■ **Short problem**
Rewrite every entry below, replacing "front grille area" with "front bumper" and leaving everything else unchanged. Omit the pictures from your answer.

Collection entries
┄┄┄┄┄┄┄┄┄┄

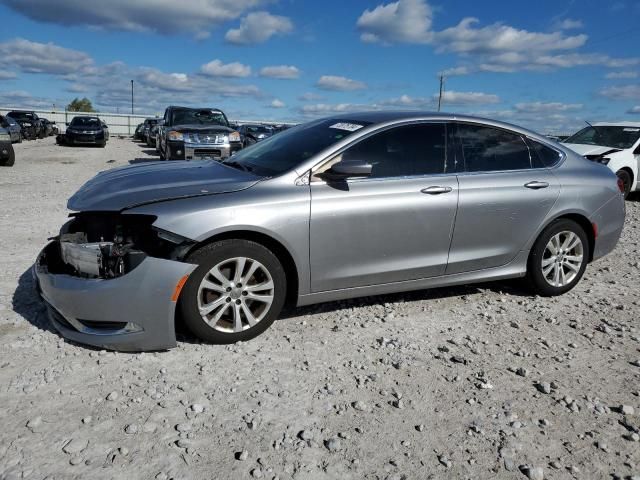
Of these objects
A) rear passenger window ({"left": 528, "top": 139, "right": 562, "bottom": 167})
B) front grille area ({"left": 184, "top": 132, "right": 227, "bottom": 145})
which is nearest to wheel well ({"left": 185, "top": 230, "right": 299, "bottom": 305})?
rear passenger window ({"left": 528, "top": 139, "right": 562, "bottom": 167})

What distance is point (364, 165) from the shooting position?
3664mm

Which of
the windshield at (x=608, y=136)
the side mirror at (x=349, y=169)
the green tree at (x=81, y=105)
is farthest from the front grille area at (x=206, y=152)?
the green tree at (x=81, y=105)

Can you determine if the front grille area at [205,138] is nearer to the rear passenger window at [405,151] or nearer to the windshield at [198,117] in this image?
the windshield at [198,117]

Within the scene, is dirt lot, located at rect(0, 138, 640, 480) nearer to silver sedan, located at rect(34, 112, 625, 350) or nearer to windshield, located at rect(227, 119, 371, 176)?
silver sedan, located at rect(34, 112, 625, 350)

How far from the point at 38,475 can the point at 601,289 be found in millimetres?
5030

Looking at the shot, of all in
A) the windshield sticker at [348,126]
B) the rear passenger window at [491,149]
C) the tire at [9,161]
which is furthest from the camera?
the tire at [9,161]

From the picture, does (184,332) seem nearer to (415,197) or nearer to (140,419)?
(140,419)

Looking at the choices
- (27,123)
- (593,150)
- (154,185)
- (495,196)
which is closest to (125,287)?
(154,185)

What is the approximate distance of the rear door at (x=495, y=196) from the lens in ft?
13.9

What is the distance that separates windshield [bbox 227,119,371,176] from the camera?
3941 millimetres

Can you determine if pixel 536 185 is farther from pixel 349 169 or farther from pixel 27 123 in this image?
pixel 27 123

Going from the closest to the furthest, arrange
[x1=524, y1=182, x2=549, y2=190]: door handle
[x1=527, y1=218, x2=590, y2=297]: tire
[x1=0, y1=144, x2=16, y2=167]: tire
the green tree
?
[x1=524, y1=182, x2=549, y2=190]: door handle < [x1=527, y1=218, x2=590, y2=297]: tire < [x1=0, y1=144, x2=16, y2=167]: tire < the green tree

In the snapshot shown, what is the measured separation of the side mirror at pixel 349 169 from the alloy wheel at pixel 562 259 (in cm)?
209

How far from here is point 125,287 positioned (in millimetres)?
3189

┄┄┄┄┄┄┄┄┄┄

■ **Output below**
Of these objects
A) rear passenger window ({"left": 528, "top": 139, "right": 562, "bottom": 167})
B) front bumper ({"left": 184, "top": 132, "right": 227, "bottom": 145})
which is nearest to wheel well ({"left": 185, "top": 230, "right": 299, "bottom": 305})?
rear passenger window ({"left": 528, "top": 139, "right": 562, "bottom": 167})

What distance is point (364, 165) from the shooting position?
3664mm

Which of
the windshield at (x=608, y=136)
the side mirror at (x=349, y=169)
the green tree at (x=81, y=105)
is farthest from the front bumper at (x=206, y=152)?
the green tree at (x=81, y=105)

Can you determine if the front bumper at [205,138] is nearer to the rear passenger window at [405,151] or nearer to the windshield at [198,117] in this image?
the windshield at [198,117]

Within the scene, is dirt lot, located at rect(0, 138, 640, 480) nearer to silver sedan, located at rect(34, 112, 625, 350) or nearer to windshield, located at rect(227, 119, 371, 176)?
silver sedan, located at rect(34, 112, 625, 350)

How far from the point at 38,475 can the point at 601,289 be found in millimetres?
5030

Looking at the shot, of all in
A) the windshield sticker at [348,126]
B) the rear passenger window at [491,149]
C) the tire at [9,161]
which is furthest from the camera?
the tire at [9,161]

From the picture, does (184,332) seem nearer to (415,197) or nearer to (140,419)?
(140,419)

Looking at the choices
- (27,123)
- (593,150)
- (154,185)
- (495,196)
which is closest to (125,287)?
(154,185)

What is the approximate distance of the rear door at (x=495, y=196) from the lens in ft?
13.9

What is the distance that separates windshield [bbox 227,119,371,176] from the camera?
3941 millimetres

Can you determine if pixel 536 185 is farther from pixel 349 169 or farther from pixel 27 123 in this image?
pixel 27 123

Going from the closest to the furthest, arrange
[x1=524, y1=182, x2=549, y2=190]: door handle
[x1=527, y1=218, x2=590, y2=297]: tire
[x1=0, y1=144, x2=16, y2=167]: tire
the green tree
?
[x1=524, y1=182, x2=549, y2=190]: door handle < [x1=527, y1=218, x2=590, y2=297]: tire < [x1=0, y1=144, x2=16, y2=167]: tire < the green tree

In the snapshot shown, what is the measured separation of the side mirror at pixel 349 169 from the alloy wheel at pixel 562 259 (in cm)?
209

How far from here is point 125,287 positioned (in millimetres)?
3189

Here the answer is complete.